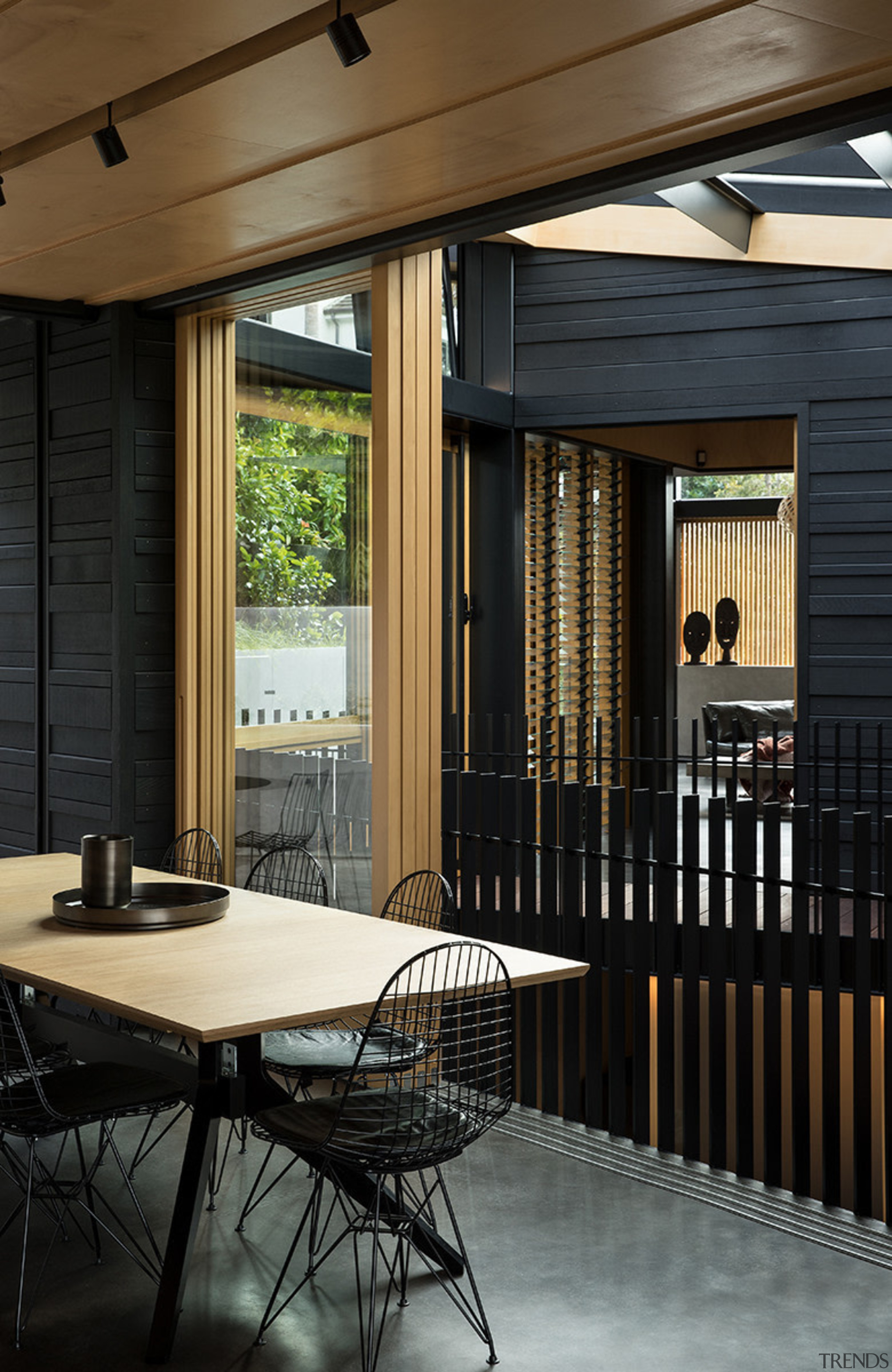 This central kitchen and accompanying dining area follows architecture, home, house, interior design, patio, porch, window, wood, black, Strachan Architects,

----------------------------------------

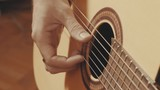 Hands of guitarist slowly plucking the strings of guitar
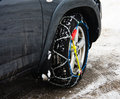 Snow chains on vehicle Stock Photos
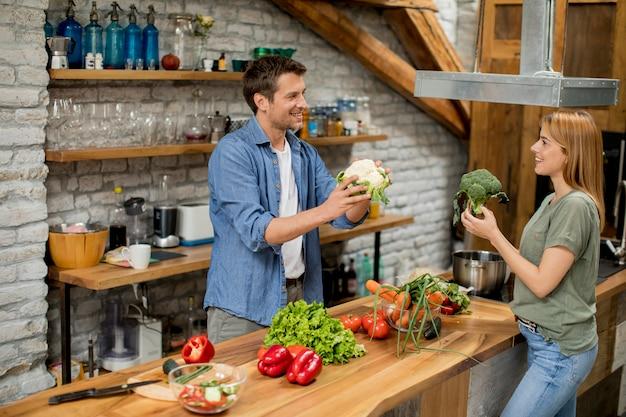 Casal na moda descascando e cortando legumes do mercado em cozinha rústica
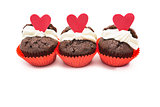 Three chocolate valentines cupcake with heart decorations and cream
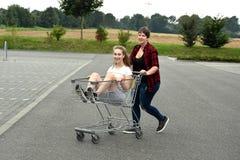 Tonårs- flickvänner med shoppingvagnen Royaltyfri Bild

----------------------------------------

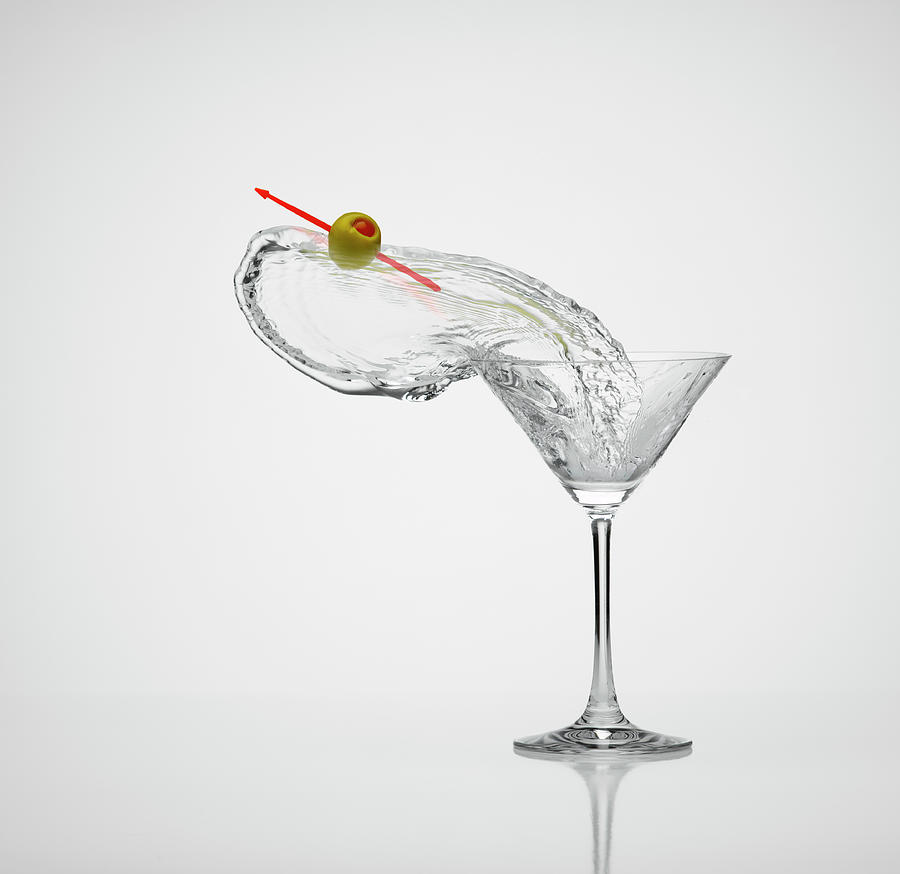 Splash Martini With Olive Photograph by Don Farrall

----------------------------------------

• Problem description
Would you copy, word for word, only the lines above from the one containing "Hands of guitarist" through the one containing "Tonårs- flickvänner med", both included, and please leave out the pictures?

• Exercise answer
 Hands of guitarist slowly plucking the strings of guitar
 Snow chains on vehicle Stock Photos
 Casal na moda descascando e cortando legumes do mercado em cozinha rústica
 Three chocolate valentines cupcake with heart decorations and cream
 Tonårs- flickvänner med shoppingvagnen Royaltyfri Bild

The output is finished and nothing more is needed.